Письма домойСан-Франциско, штат Калифорния
Июнь 1943
Дорогие мои,
Жаль, что вы не можете все это увидеть сами. Город стоит на холмах, у них тут тысячи красных трамваев и настоящие китайцы. Так смешно было, когда я в первый раз их увидел, они совсем как на картинках. Я как-то путаюсь, чем китайцы отличаются от японцев. Вот уж не думал, что когда-нибудь увижу их живьем, но надеюсь, когда встречусь с япошками, вы сможете мною гордиться. У нас тут несколько парней из Миссури и Канзаса. С одним мы как-то виделись однажды на слете бойскаутов, так что я вроде как домой попал. Мне наконец нашли форму по размеру. Надо думать, нечасто к ним попадают здоровяки, так отъевшиеся на деревенских хлебах. Тут кое-кто собирается пойти сняться, чтобы послать домой карточку, ну и я тоже схожу. Посылаю вам открытки с Золотыми Воротами и Китайским кварталом. Океан здесь — большущее озеро, в жизни большего не видал. Ха-ха. Мы пошли в ночной клуб на верхнем этаже гостиницы, ох, ну и зрелище, я имею в виду и девочек — раскрасавицы, но на свидание ни в какую не идут. Наверное, нас тут слишком много таких, вокруг них так и вьются. Мы видели Реда Скелтона и Эстер Уильямс…[33] Красивый человек… Она, конечно, не он. Все ребята в такой же, как у меня, форме, кажутся симпатичными, за исключением сержанта, но, как он говорит, мы ему тоже ничуть не нравимся, так что мы квиты. Хотя, кажись, он очень неплохой старикан, и будет здорово, если он окажется рядом, когда начнется настоящая заваруха.
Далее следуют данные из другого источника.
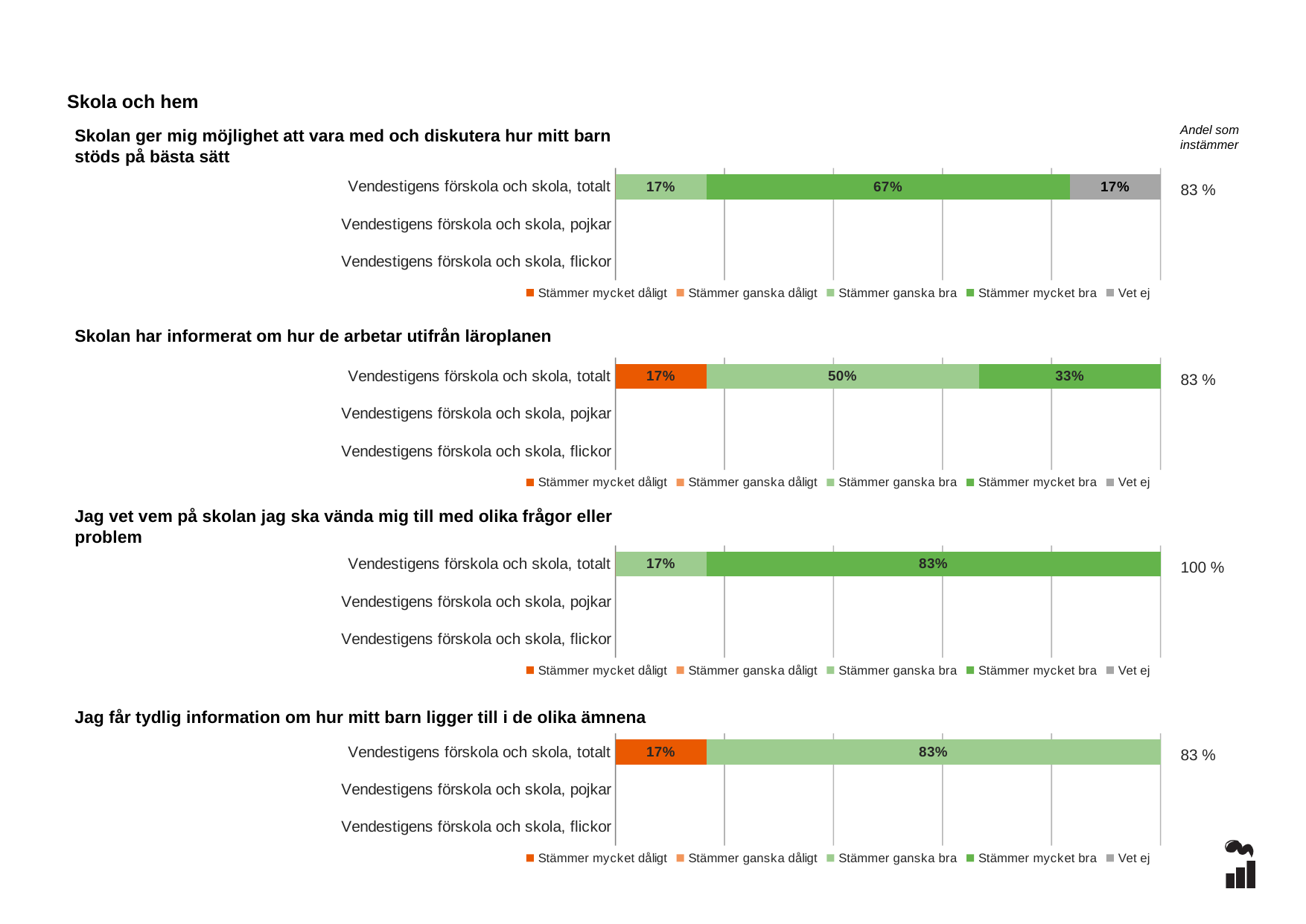
In the chart 'Skolan har informerat om hur de arbetar utifrån läroplanen', what is the value of 'Stämmer mycket dåligt' for 'Vendestigens förskola och skola, totalt'? 17% What kind of chart is 'Jag vet vem på skolan jag ska vända mig till med olika frågor eller problem'? Stacked bar chart In the chart 'Jag vet vem på skolan jag ska vända mig till med olika frågor eller problem', what is the value of 'Stämmer mycket bra' for 'Vendestigens förskola och skola, totalt'? 83% In the chart 'Skolan har informerat om hur de arbetar utifrån läroplanen', what is the value of 'Stämmer ganska bra' for 'Vendestigens förskola och skola, totalt'? 50% In the chart 'Skolan har informerat om hur de arbetar utifrån läroplanen', what is the difference between 'Stämmer ganska bra' and 'Stämmer mycket bra' for 'Vendestigens förskola och skola, totalt'? 17% In the chart 'Skolan ger mig möjlighet att vara med och diskutera hur mitt barn stöds på bästa sätt', what is the value of 'Stämmer mycket bra' for 'Vendestigens förskola och skola, totalt'? 67% In the chart 'Jag får tydlig information om hur mitt barn ligger till i de olika ämnena', what is the value of 'Stämmer ganska bra' for 'Vendestigens förskola och skola, totalt'? 83% In the chart 'Skolan ger mig möjlighet att vara med och diskutera hur mitt barn stöds på bästa sätt', what is the value of 'Vet ej' for 'Vendestigens förskola och skola, totalt'? 17% How many series does the legend list in the chart 'Jag får tydlig information om hur mitt barn ligger till i de olika ämnena'? 5 In the chart 'Skolan har informerat om hur de arbetar utifrån läroplanen', which response category has the largest share for 'Vendestigens förskola och skola, totalt'? Stämmer ganska bra In the chart 'Skolan ger mig möjlighet att vara med och diskutera hur mitt barn stöds på bästa sätt', which is larger for 'Vendestigens förskola och skola, totalt': 'Stämmer ganska bra' or 'Stämmer mycket bra'? Stämmer mycket bra What is the 'Andel som instämmer' value shown for the chart 'Jag vet vem på skolan jag ska vända mig till med olika frågor eller problem'? 100 %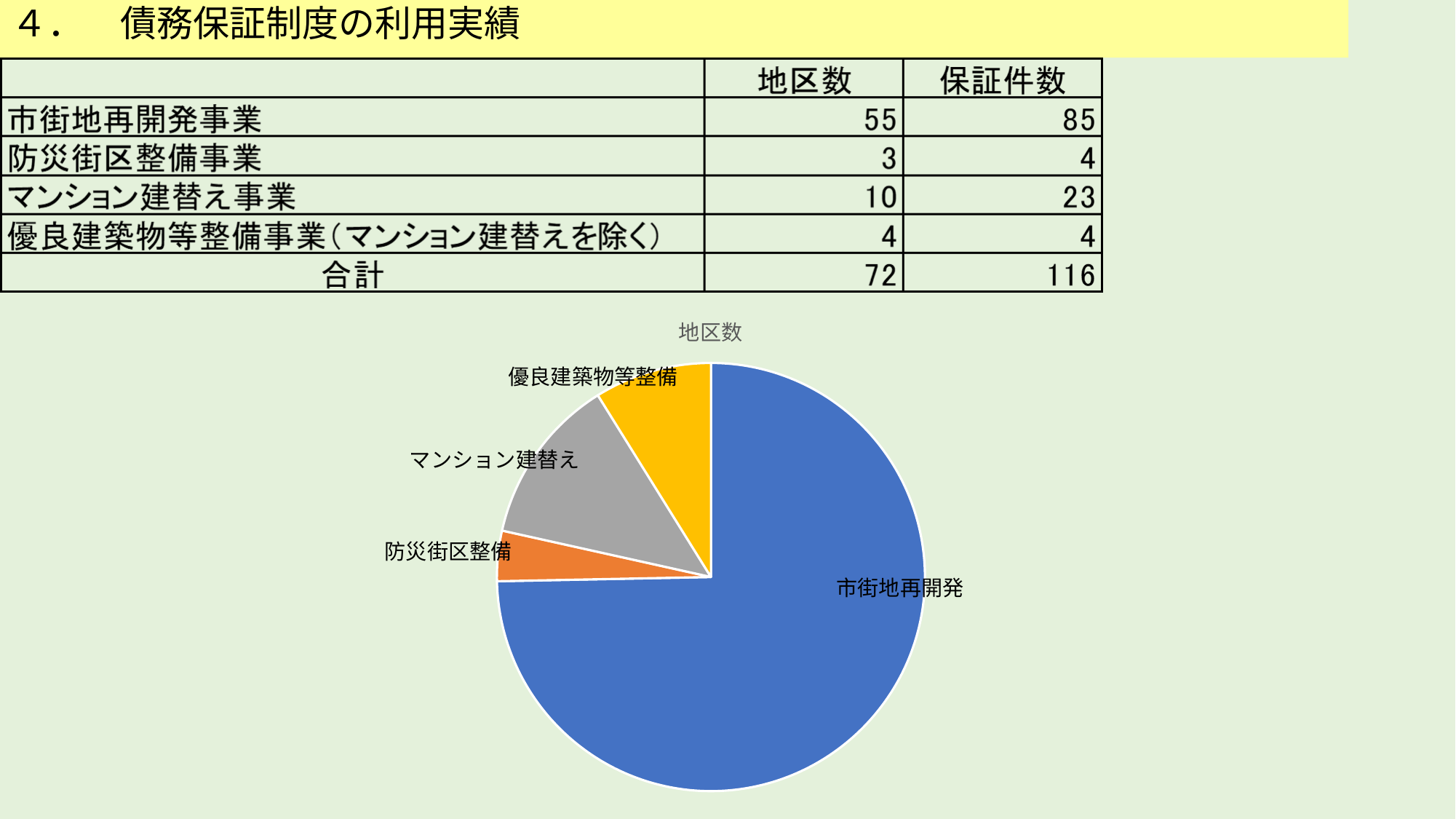
Which slice is larger in the pie chart, 防災街区整備 or 優良建築物等整備? 優良建築物等整備 Which category has the smallest slice in the pie chart? 防災街区整備 According to the table, what is the 地区数 value for 市街地再開発事業, the largest slice of the pie chart? 55 According to the table, what is the 地区数 value for マンション建替え事業? 10 Which slice is larger in the pie chart, マンション建替え or 優良建築物等整備? マンション建替え What kind of chart is shown on the slide? pie chart Which category has the largest slice in the pie chart? 市街地再開発 What is the difference in 地区数 between 市街地再開発事業 and マンション建替え事業 according to the table? 45 According to the table, what is the total 地区数 represented by the pie chart? 72 What is the title of the pie chart? 地区数 How many slices does the pie chart have? 4 What colour is the 市街地再開発 slice in the pie chart? blue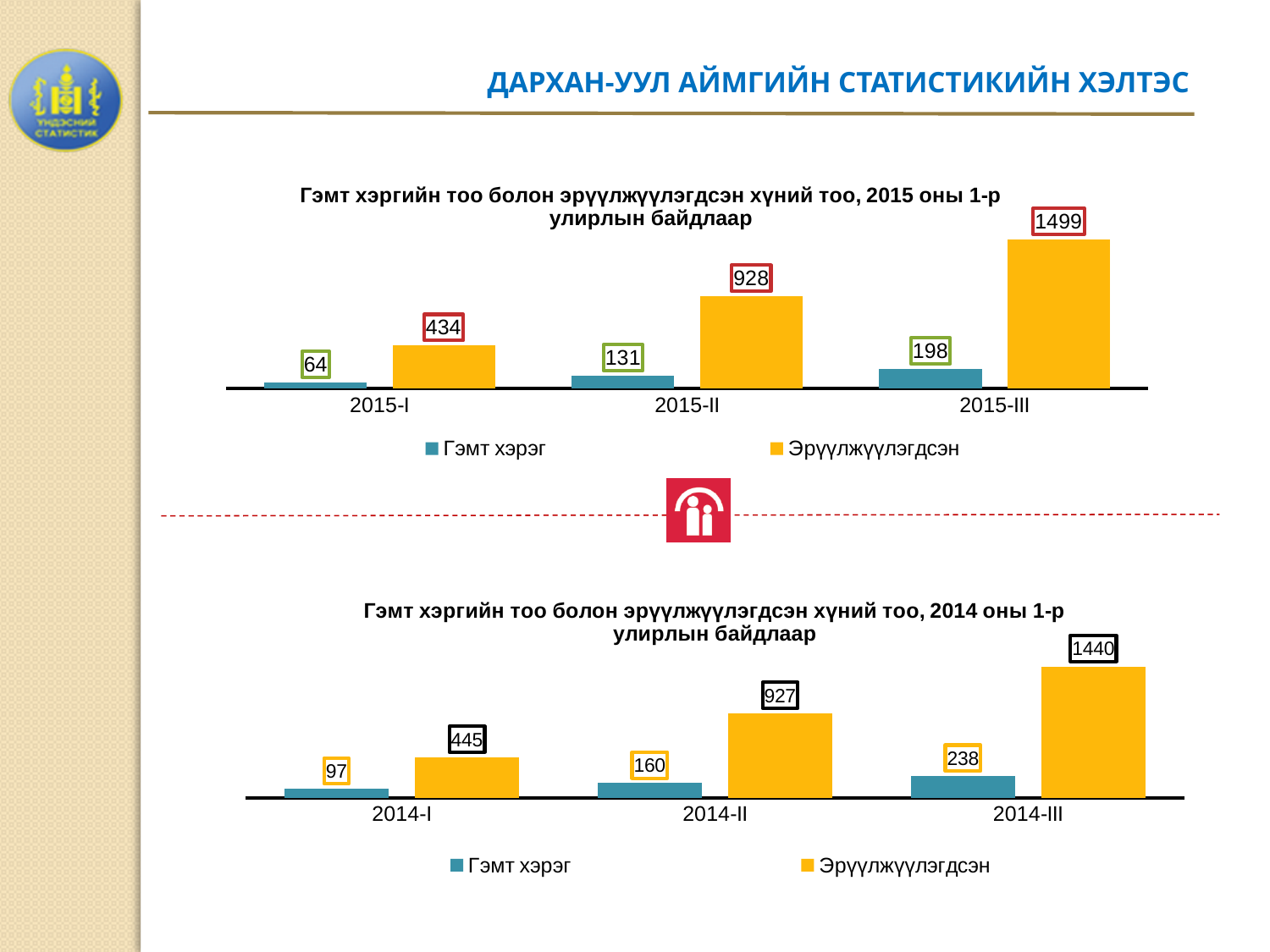
What type of chart is the top chart (2015)? Bar chart In the bottom chart (2014), what is the value of Эрүүлжүүлэгдсэн for 2014-II? 927 In the top chart (2015), what is the difference between the Эрүүлжүүлэгдсэн values for 2015-II and 2015-I? 494 In the bottom chart (2014), what is the value of Гэмт хэрэг for 2014-III? 238 How many categories are shown on the x axis of the top chart (2015)? 3 In the bottom chart (2014), which category has the lowest Эрүүлжүүлэгдсэн value? 2014-I In the top chart (2015), what is the value of Эрүүлжүүлэгдсэн for 2015-III? 1499 How many series does the legend of the bottom chart (2014) list? 2 In the bottom chart (2014), which is larger: Гэмт хэрэг for 2014-III or Эрүүлжүүлэгдсэн for 2014-I? Эрүүлжүүлэгдсэн for 2014-I In the top chart (2015), which category has the highest Гэмт хэрэг value? 2015-III In the bottom chart (2014), what is the difference between the Гэмт хэрэг values for 2014-II and 2014-I? 63 In the top chart (2015), what is the value of Гэмт хэрэг for 2015-I? 64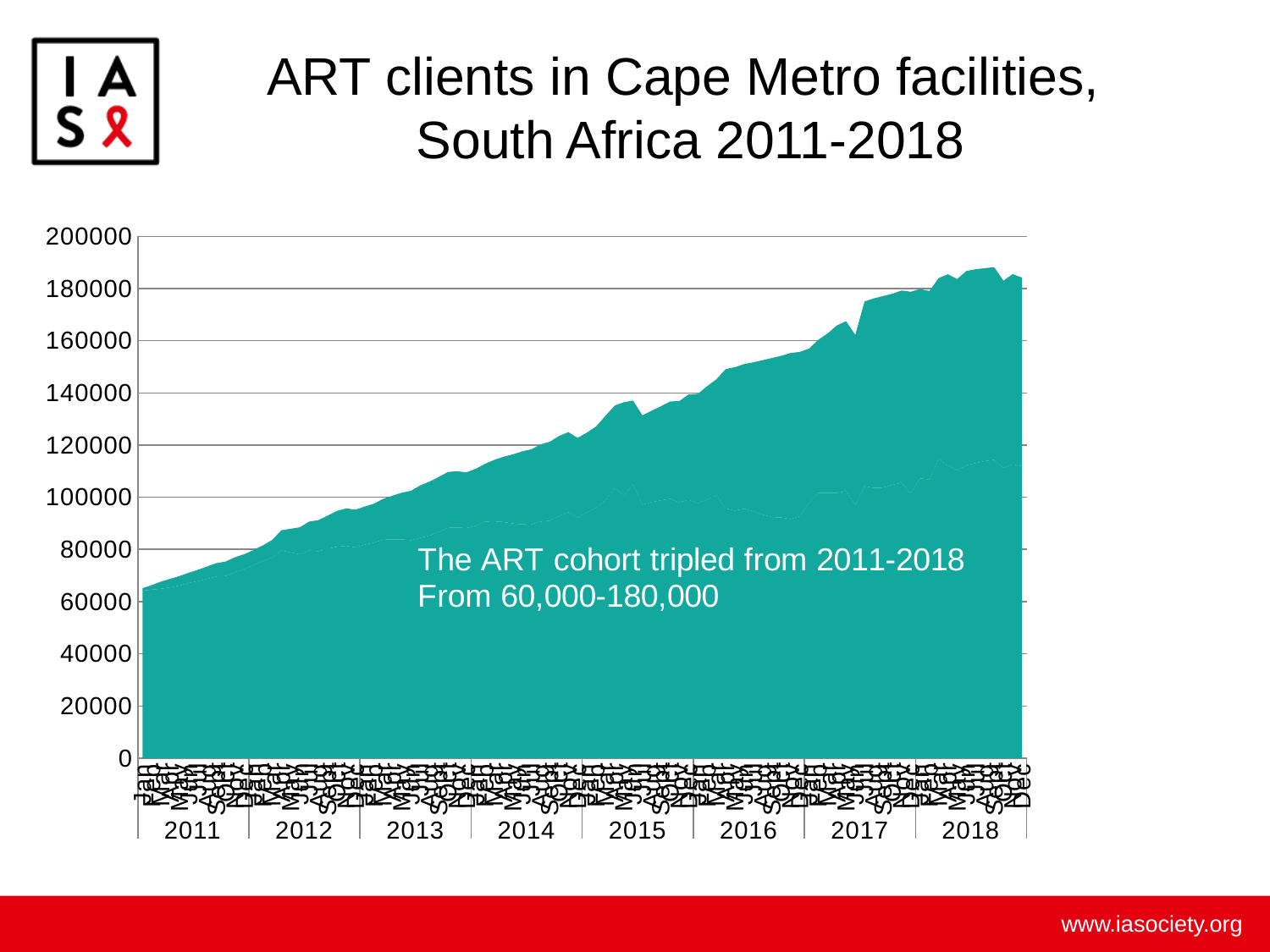
In which year is the number of ART clients lowest? 2011 Is the value at the start of 2011 greater or less than 80000? less What is the highest tick value shown on the y axis? 200000 Is the value at the start of 2014 greater or less than 100000? greater How many years are labelled on the x axis? 8 Do the values rise or fall from 2011 to 2018? rise In which year is the number of ART clients highest? 2018 What kind of chart is shown on the slide? area chart What is the title of the chart? ART clients in Cape Metro facilities, South Africa 2011-2018 Is the value at the start of 2011 greater or less than 60000? greater Which year has the larger number of ART clients, 2013 or 2017? 2017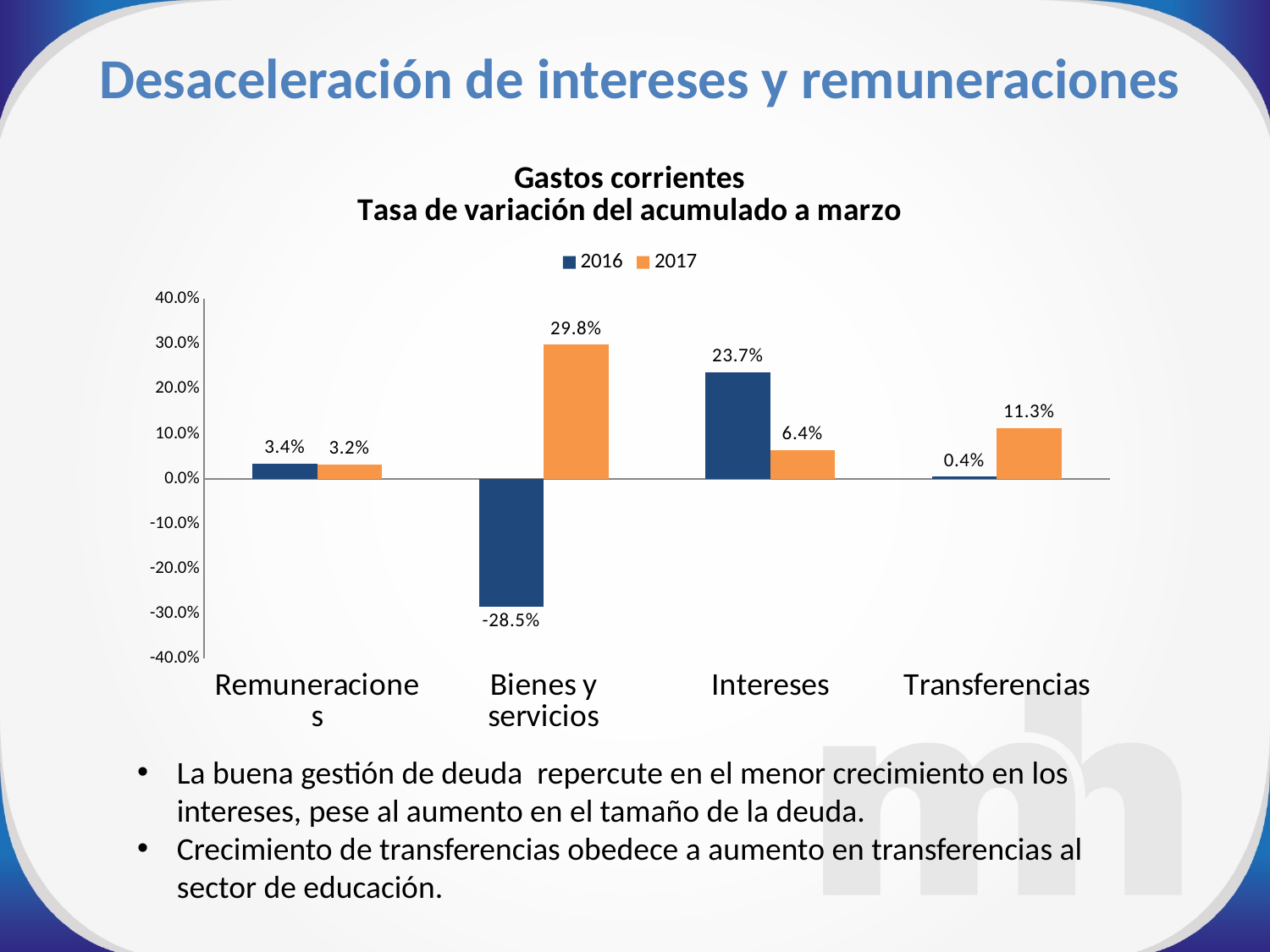
What is the title of the chart? Gastos corrientes Tasa de variación del acumulado a marzo What kind of chart is shown on the slide? Bar chart Which category has the lowest 2016 value? Bienes y servicios Which is larger for Transferencias, the 2016 value or the 2017 value? 2017 What is the 2017 value for Bienes y servicios? 29.8% What is the 2017 value for Transferencias? 11.3% What is the 2016 value for Intereses? 23.7% Which category has the highest 2017 value? Bienes y servicios What is the 2016 value for Bienes y servicios? -28.5% What is the difference between the 2016 and 2017 values for Intereses? 17.3% How many series does the legend list? 2 How many categories are shown on the x axis? 4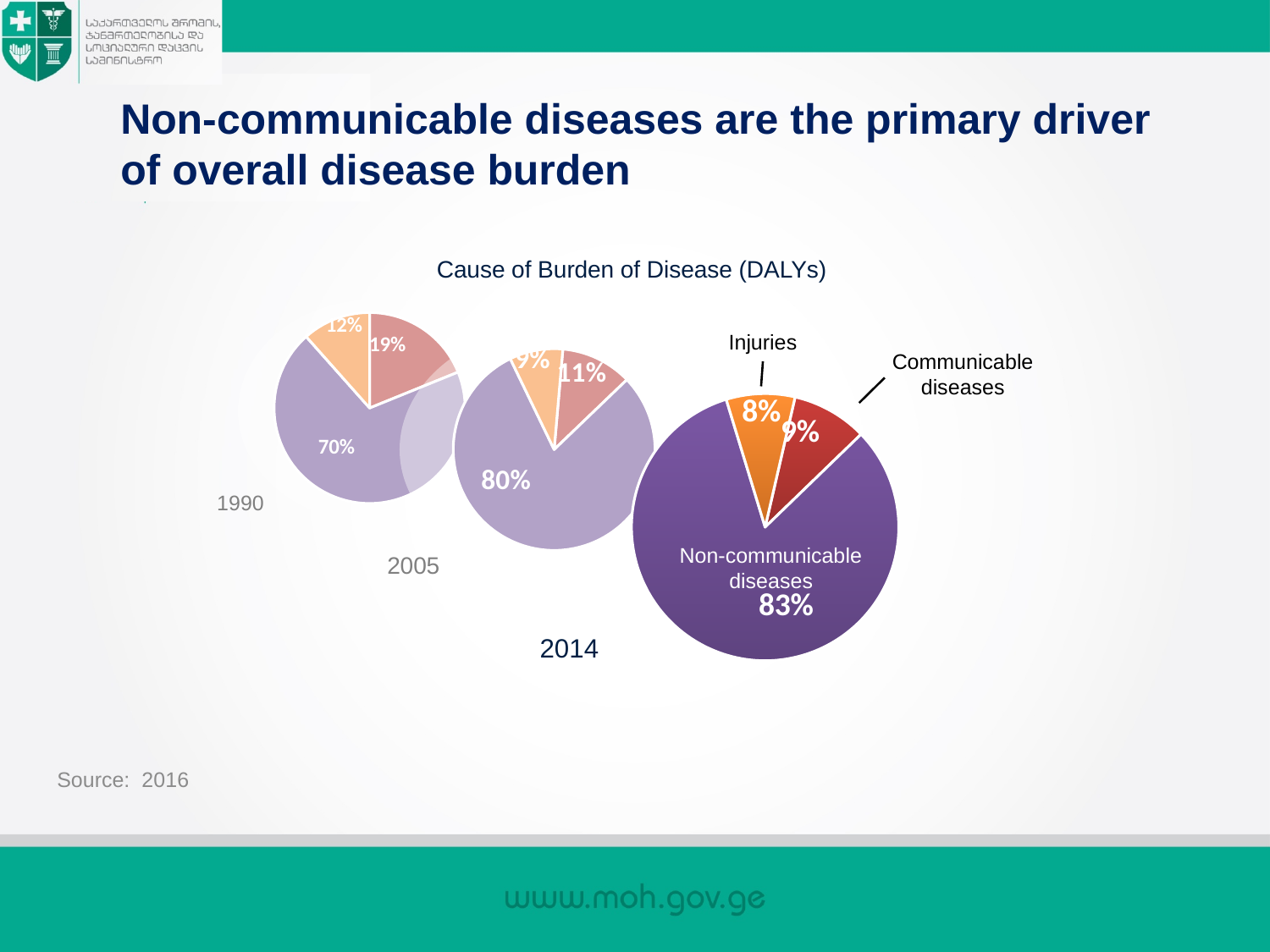
What is the title shown above the pie charts? Cause of Burden of Disease (DALYs) In the 2014 pie chart, what share is attributed to communicable diseases? 9% In the 2014 pie chart, which category has the smallest share? Injuries In the 1990 pie chart, what is the value of the largest slice? 70% Does the largest slice rise or fall across the 1990, 2005 and 2014 pie charts? Rise What type of chart is used to show the cause of burden of disease? Pie chart In the 2014 pie chart, what share is attributed to injuries? 8% How many pie charts are shown on the slide? 3 In the 2005 pie chart, what is the value of the largest slice? 80% By how many percentage points did the largest slice grow from the 1990 pie chart to the 2014 pie chart? 13 In the 2014 pie chart, which is larger: the share for communicable diseases or the share for injuries? Communicable diseases In the 2014 pie chart, what share of the burden of disease is attributed to non-communicable diseases? 83%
Скучаю и скоро еще напишу.
Ваш любящий сын рядовой 1 класса
Юджин Нордстром.
Сан-Франциско, штат Калифорния
1943
Дорогие мои,
Сейчас вы услышите важную новость. Мам, сядь. Пап, приготовь нюхательную соль. Вот моя новость. Я встретил свою единственную!!! Я не говорю «может быть», я буквально ошалел, парю под небесами. Ну, вы уже очнулись? Вам, конечно, хочется узнать подробности, тогда изложу кратенько. У Бемиса, моего друга, было назначено свидание с девушкой по имени Фей, и я пошел вместе с ним встретить ее с работы. Она работает в роскошном универмаге. Мы с Бемисом стояли перед магазином, покуривали, вдруг гляжу в окно и вижу ЕЕ! Ух ты! Она стояла за стойкой в парфюмерном отделе, и я чуть не подскочил от восторга. До чего красавица, а! Фей вышла, и я спросил у нее, что это за красотка, она сказала, что зовут ее Марион, она не замужем, и парня у нее тоже не имеется, насколько она знает. Фей спросила, не хочет ли она сходить с нами вместе выпить или еще чего, но она сказала — нет. Поверь, мам, это было не просто случайное знакомство мимоходом. Я три недели только свидания добивался. Это произошло десять дней назад, и видел я ее с тех пор четыре раза, но я совершенно потерял голову. Ребята меня задразнили, говорят — ну вот, старый кукурузный початок втюрился по уши. Она подарила мне свою фотографию, и я всю ночь только и делаю, что на нее пялюсь, лежа в нашем бараке. Все мне, конечно, завидуют страшно. Мам, молись за меня и скрести пальцы. Как же мне повезло! Я первый солдат, с которым она пошла на свидание, и учитывая, сколько волчар в форме шастает по городу, исходя пеной, я удивляюсь, что она во мне нашла.